È difficile pensare a un’esperienza più insolita per lo spettatore che solitamente si addentra nella giungla di Netflix nella classica condizione sospesa tra la ricerca di modelli narrativi sicuri di qualità, in parte già visti, e la moderata curiosità orientata alla scoperta di cose un po’ nuove.

Selva tragica – già presentato nella sezione Orizzonti a Venezia 2020, orientata per definizione a far emergere nuove tendenze estetiche – rappresenta invece un’esperienza inedita e particolarmente originale per come mescola uno sguardo documentaristico a spunti drammaturgici “di tendenza” legati alla discriminazione delle donne.

L’ottava regia della messicana Yulene Olaizola è infatti un film-organismo perfettamente concepito per far smarrire il pubblico, attirandolo in un labirinto inestricabile di colore e suono, in cui sin dalla prima lunga inquadratura iniziale si suggerisce di guardare con attenzione, di ascoltare e di decifrare contando su tutte le risorse sensoriali a disposizione.

Un film sull’attesa, un impasto interminabile di sensazioni, che ti si attaccano addosso ma che cambiano continuamente forma, dove lo sguardo si perde nei campi totali sugli infiniti intrecci di verde, dove tutte le relazioni tra i personaggi si svolgono in una condizione di visione incompleta, limitata, sospesa…

Dove tutte le azioni, anche quelle più drammatiche, si svolgono e si concludono in una sorta di silenzio rassegnato e trattenuto, seguendo la regola per cui nella selva bisogna stare attenti a non fare rumore.

Un film imperdibile in cui, nella sua astratta immutabilità, la giungla diventa una sorta di scenario teatrale per consumare il conflitto tra l’indifferenza della Natura e la tensione alla sopravvivenza che anima l’Uomo.
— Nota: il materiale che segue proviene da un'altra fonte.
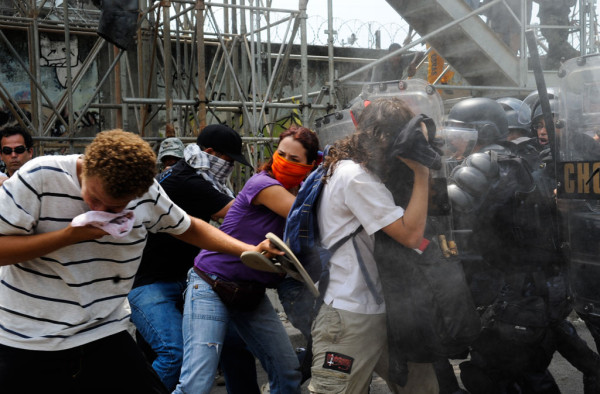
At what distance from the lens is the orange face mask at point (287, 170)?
10.8 feet

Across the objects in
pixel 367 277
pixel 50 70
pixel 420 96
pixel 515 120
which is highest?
pixel 50 70

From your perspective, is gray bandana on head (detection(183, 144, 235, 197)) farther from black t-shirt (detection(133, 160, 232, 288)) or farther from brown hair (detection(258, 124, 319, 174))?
brown hair (detection(258, 124, 319, 174))

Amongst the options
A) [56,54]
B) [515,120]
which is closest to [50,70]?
[56,54]

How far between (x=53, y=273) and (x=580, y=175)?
2.24m

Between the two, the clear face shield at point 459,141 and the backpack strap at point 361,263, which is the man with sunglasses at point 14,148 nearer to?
the backpack strap at point 361,263

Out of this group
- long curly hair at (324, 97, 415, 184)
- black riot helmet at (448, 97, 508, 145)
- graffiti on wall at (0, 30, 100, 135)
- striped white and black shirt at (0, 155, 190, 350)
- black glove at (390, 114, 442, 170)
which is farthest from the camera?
graffiti on wall at (0, 30, 100, 135)

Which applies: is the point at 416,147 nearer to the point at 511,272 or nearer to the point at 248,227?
the point at 248,227

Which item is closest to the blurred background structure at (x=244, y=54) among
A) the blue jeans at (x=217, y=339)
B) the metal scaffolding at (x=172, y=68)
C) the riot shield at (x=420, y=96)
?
the metal scaffolding at (x=172, y=68)

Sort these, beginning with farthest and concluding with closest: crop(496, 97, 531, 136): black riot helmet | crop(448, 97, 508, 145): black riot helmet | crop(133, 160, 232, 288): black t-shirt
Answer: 1. crop(496, 97, 531, 136): black riot helmet
2. crop(448, 97, 508, 145): black riot helmet
3. crop(133, 160, 232, 288): black t-shirt

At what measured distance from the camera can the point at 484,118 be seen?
186 inches

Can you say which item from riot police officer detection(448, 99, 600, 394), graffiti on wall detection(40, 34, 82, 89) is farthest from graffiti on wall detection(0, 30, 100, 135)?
riot police officer detection(448, 99, 600, 394)

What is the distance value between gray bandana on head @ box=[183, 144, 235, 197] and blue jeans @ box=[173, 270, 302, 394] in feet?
2.06

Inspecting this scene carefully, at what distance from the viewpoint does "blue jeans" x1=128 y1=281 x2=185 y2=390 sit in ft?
11.3

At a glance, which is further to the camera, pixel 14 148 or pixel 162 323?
pixel 14 148
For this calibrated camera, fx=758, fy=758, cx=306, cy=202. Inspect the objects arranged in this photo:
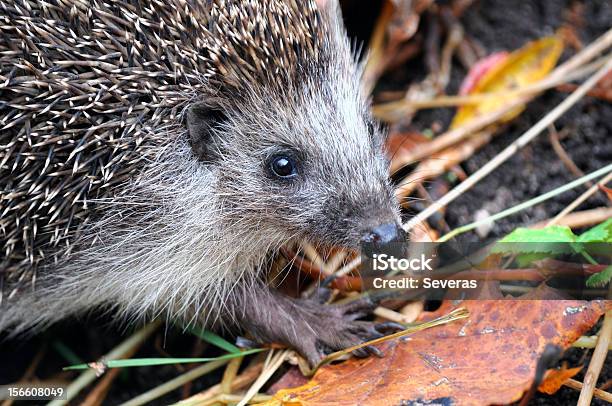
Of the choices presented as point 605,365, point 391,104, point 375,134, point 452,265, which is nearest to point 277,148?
point 375,134

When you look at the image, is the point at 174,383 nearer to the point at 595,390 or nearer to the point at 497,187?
the point at 595,390

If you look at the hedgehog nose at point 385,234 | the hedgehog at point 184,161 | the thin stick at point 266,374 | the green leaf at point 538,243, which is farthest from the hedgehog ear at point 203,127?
the green leaf at point 538,243

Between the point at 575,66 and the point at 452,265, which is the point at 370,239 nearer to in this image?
the point at 452,265

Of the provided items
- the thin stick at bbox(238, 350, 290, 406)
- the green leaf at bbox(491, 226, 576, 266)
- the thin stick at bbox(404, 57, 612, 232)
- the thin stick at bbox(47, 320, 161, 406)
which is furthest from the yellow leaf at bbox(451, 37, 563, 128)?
the thin stick at bbox(47, 320, 161, 406)

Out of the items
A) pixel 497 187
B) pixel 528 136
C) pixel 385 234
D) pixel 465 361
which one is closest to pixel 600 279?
pixel 465 361

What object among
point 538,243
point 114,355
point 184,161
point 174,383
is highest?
point 184,161

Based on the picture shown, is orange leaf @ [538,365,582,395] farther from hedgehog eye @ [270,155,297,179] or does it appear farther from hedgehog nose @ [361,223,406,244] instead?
hedgehog eye @ [270,155,297,179]

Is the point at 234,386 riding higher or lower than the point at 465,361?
lower
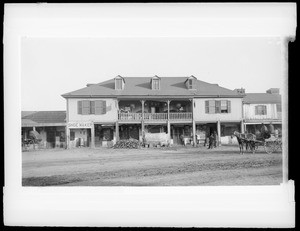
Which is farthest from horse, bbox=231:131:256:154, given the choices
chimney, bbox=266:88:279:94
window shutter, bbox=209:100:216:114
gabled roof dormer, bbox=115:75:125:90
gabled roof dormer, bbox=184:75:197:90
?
gabled roof dormer, bbox=115:75:125:90

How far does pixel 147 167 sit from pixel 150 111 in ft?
7.85

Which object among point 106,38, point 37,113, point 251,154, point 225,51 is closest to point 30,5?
point 106,38

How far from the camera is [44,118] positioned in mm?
13508

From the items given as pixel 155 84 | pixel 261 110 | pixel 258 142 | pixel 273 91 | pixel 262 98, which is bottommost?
pixel 258 142

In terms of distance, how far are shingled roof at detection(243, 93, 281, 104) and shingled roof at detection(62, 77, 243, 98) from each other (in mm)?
400

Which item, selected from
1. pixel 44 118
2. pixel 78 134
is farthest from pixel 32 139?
pixel 78 134

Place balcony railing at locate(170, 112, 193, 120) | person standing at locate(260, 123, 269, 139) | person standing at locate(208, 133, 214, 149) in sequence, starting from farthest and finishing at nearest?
balcony railing at locate(170, 112, 193, 120) → person standing at locate(208, 133, 214, 149) → person standing at locate(260, 123, 269, 139)

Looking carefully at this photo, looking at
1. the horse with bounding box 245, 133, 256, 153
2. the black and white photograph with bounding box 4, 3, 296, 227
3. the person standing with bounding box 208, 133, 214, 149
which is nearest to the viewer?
the black and white photograph with bounding box 4, 3, 296, 227

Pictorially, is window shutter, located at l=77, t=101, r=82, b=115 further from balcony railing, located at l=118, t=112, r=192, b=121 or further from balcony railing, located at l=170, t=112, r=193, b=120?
balcony railing, located at l=170, t=112, r=193, b=120

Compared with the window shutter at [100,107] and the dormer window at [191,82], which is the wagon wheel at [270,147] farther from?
the window shutter at [100,107]

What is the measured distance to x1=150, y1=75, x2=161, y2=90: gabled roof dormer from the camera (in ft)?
44.9

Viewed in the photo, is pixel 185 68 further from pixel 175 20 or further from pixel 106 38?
pixel 106 38

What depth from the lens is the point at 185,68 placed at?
13.3 m

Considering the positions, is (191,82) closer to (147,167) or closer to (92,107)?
(147,167)
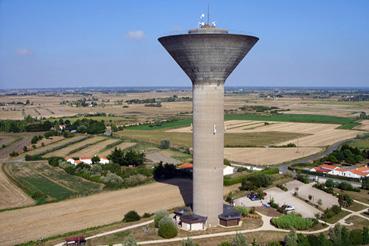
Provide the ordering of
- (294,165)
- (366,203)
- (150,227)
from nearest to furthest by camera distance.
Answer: (150,227) → (366,203) → (294,165)

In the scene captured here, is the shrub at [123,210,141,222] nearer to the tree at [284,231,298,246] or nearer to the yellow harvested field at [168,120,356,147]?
the tree at [284,231,298,246]

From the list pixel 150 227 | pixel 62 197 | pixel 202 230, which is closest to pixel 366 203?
pixel 202 230

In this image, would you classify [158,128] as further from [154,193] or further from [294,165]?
[154,193]

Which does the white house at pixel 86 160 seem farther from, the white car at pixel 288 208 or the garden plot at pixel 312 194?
the white car at pixel 288 208

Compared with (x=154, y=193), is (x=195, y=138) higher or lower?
higher

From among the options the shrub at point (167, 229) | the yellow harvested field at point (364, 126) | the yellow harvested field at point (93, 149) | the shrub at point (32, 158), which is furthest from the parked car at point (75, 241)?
the yellow harvested field at point (364, 126)

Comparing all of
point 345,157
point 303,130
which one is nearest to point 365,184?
point 345,157

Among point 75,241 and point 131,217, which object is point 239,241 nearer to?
point 75,241
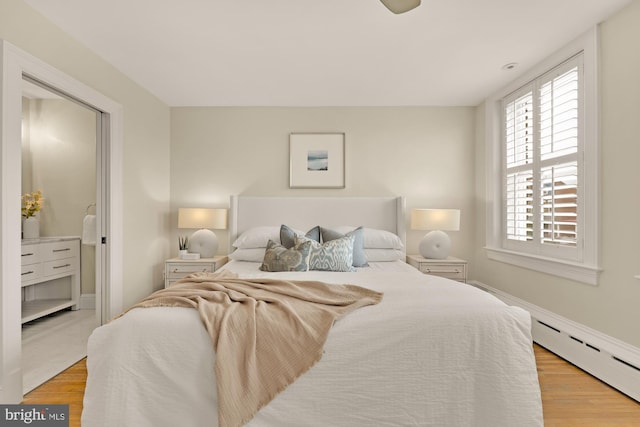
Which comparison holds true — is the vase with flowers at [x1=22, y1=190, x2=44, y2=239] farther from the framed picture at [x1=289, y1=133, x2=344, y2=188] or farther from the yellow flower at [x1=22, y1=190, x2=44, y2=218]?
the framed picture at [x1=289, y1=133, x2=344, y2=188]

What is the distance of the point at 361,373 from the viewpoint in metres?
1.58

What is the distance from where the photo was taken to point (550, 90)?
9.96 ft

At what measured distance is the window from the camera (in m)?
2.58

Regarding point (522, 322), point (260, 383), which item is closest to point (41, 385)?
point (260, 383)

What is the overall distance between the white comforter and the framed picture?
8.91ft

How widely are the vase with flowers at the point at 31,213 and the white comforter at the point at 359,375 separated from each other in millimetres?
2217

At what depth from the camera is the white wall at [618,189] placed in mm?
2221

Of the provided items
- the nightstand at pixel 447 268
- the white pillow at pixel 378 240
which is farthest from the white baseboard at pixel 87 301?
the nightstand at pixel 447 268

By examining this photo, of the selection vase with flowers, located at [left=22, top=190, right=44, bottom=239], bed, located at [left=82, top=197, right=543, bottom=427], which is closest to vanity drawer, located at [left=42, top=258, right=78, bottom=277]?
vase with flowers, located at [left=22, top=190, right=44, bottom=239]

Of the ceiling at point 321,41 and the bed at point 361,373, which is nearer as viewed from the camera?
Answer: the bed at point 361,373

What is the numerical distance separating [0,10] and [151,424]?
2.47m

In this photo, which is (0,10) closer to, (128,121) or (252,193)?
(128,121)

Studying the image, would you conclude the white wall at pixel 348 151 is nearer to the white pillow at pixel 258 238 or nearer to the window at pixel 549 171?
the window at pixel 549 171
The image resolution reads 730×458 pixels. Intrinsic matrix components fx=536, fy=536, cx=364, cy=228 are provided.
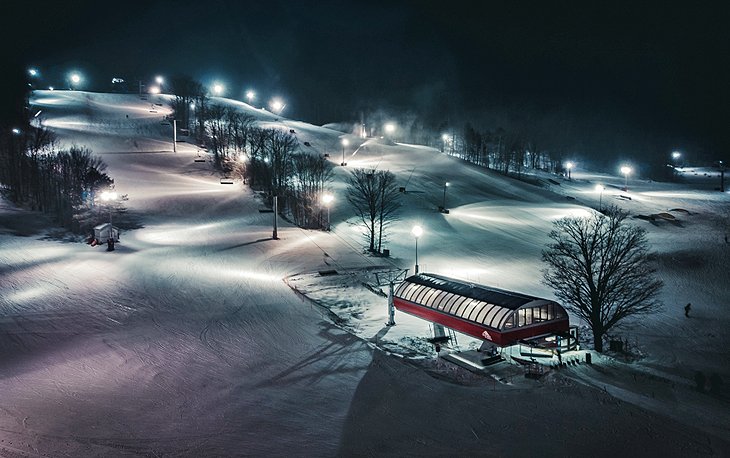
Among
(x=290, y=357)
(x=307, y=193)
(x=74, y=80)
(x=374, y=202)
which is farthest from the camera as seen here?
(x=74, y=80)

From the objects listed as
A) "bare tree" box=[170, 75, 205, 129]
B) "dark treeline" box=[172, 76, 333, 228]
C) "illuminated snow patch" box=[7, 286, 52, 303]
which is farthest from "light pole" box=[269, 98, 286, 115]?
"illuminated snow patch" box=[7, 286, 52, 303]

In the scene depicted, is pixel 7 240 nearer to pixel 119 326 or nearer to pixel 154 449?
pixel 119 326

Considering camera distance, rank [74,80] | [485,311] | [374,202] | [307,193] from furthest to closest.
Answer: [74,80]
[307,193]
[374,202]
[485,311]

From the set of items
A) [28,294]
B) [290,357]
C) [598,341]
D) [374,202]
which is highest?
[374,202]

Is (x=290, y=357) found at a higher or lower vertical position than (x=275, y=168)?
lower

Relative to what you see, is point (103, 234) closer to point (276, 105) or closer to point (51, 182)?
point (51, 182)

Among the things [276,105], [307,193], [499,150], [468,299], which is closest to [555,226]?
[307,193]
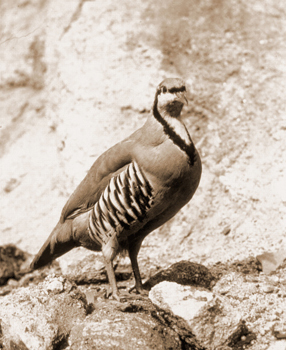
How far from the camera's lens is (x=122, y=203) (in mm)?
3895

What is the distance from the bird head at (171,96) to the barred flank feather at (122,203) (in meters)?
0.47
I tempi sospesi, gli sciabordii sull’acqua, i colori chiari coloniali sporcati dalle belluine esperienze, il richiamo degli animali come lamenti ancestrali deformati senza un inizio e una fine. Una grande lezione di spettacolo cinematografico, dove l’assenza di codici consueti deve condurre lo sguardo a fare con ciò che trova a disposizione.

Tutto questo non è altro che la forma del film, la mirabile confezione all’interno della quale emergono in maniera affascinante una visione politica sullo sfruttamento dei lavoratori in America Latina e una riflessione antropologica sull’identità della donna sublimata nei miti arcaici locali.

Con una poetica voce pensante che ci invita sin dall’inizio a spostare il nostro punto di vista per poter godere dell’irresistibile attrazione dell’alterità.